Why Not Just Use ChatGPT, Recordings, or a Shared Drive?

A direct comparison: what general-purpose AI tools, recorded meetings, and shared drives do well — and why none of them replace the Capture → Review → Approve → Preserve workflow for field expertise.

June 22, 2026 · 8 min read

Key takeaways

  • ChatGPT drafts well from prompts but cannot verify organization-specific technical knowledge; there is no approval gate and no org-owned record.
  • Recordings capture the moment but are not searchable, not structured, and not reviewed for accuracy — they are archives, not knowledge bases.
  • Shared drives store documents well but fail as field knowledge capture tools: blank-page problem, scatter, and no trust signal about who verified what.
  • The human-in-the-loop step — AI draft as starting point, qualified reviewer corrects and approves — is what separates a confident draft from a trustworthy, searchable knowledge record.

What ChatGPT actually does well (and where it stops)

ChatGPT and similar general-purpose language models are genuinely useful for a wide range of writing tasks. They are fast, fluent, and good at taking a rough prompt and producing a readable first draft. If you need to turn a bullet list into a paragraph, generate a template email, or brainstorm how to structure a document, a general-purpose AI model is an excellent tool for that. It is also useful for summarizing publicly available information and for helping someone who knows the answer think through how to explain it.

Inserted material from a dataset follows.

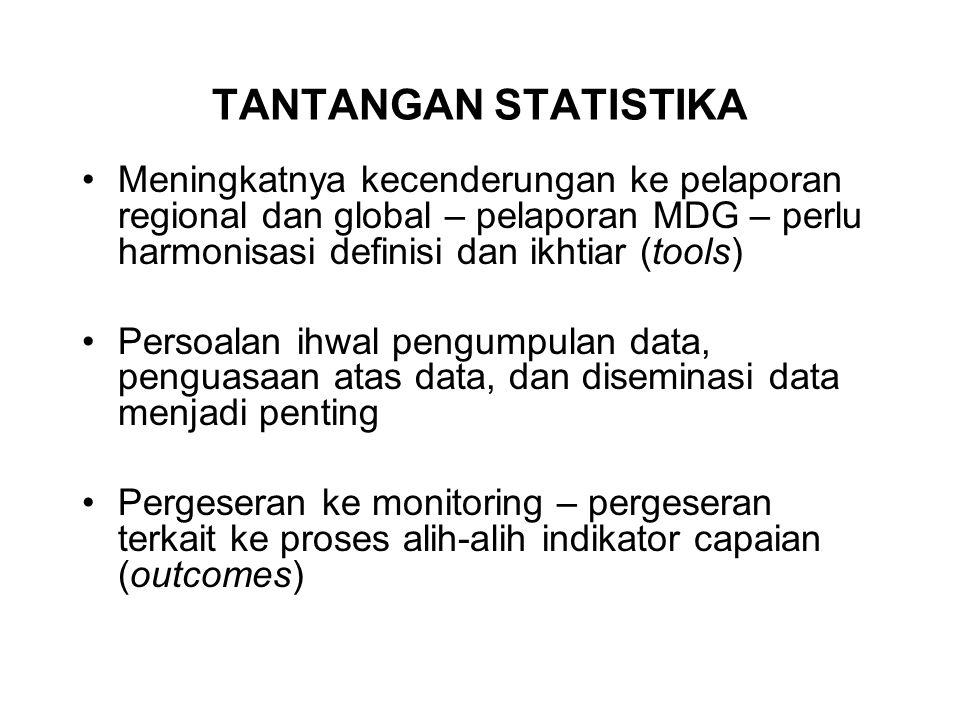 TANTANGAN STATISTIKA Meningkatnya kecenderungan ke pelaporan regional dan global – pelaporan MDG – perlu harmonisasi definisi dan ikhtiar (tools) Persoalan ihwal pengumpulan data, penguasaan atas data, dan diseminasi data menjadi penting Pergeseran ke monitoring – pergeseran terkait ke proses alih-alih indikator capaian (outcomes)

Where it stops matters: a general-purpose AI model cannot verify technical claims against your organization's actual operational experience. It does not know what your specific fleet looks like, what access issues exist on a particular site, or what workaround your best technician figured out last Tuesday. When asked to generate technical procedures or operational guidance, it produces plausible, fluent text — but plausible is not the same as correct, and fluent is not the same as safe to act on. There is no approval gate. There is no org-owned record. The output lives in a chat session unless you copy it somewhere, and it carries no signal about who verified it or when.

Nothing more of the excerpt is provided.